What this task involves :: Copy out, word for word, everything in the material from the line containing "Looking at (423,238)" down through the end, including both ends.

Data supplied ::
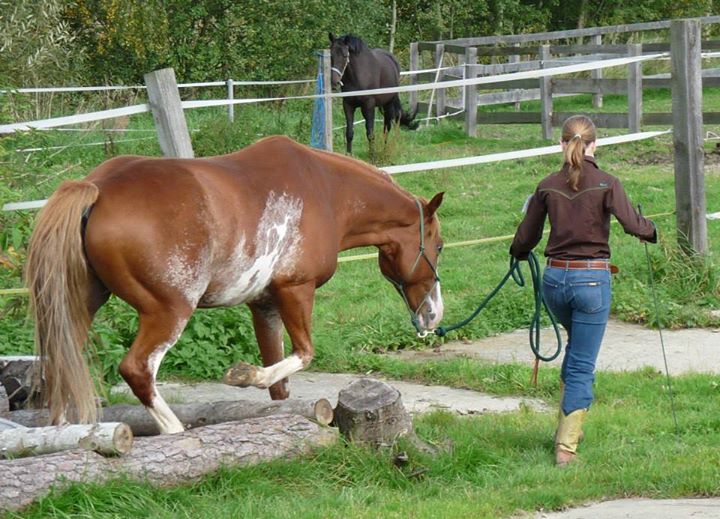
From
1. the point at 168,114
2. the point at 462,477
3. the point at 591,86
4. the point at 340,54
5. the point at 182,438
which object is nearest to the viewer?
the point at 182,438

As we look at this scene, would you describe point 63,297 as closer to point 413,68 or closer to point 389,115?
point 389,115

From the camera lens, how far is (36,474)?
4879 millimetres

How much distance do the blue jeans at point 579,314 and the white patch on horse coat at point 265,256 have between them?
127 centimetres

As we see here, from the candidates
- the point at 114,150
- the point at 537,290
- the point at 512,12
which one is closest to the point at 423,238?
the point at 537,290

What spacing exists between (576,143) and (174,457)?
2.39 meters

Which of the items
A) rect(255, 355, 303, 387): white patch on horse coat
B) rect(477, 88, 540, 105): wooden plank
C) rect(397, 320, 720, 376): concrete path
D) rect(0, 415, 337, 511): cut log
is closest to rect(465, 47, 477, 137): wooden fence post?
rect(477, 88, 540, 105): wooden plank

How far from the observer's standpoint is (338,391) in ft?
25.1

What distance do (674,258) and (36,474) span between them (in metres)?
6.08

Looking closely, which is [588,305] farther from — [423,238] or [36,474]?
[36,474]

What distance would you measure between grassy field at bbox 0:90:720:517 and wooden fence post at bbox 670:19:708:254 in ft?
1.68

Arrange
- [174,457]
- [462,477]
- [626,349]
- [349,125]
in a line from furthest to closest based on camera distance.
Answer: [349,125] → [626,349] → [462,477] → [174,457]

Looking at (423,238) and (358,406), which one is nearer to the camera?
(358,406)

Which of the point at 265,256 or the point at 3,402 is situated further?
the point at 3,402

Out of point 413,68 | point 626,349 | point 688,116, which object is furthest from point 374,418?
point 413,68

Answer to the exercise ::
Looking at (423,238) and (358,406), which one is nearer to the camera?
(358,406)

Which of the point at 265,256 or the point at 3,402 is situated further?
the point at 3,402

Out of point 413,68 | point 626,349 | point 688,116, which object is furthest from point 374,418?
point 413,68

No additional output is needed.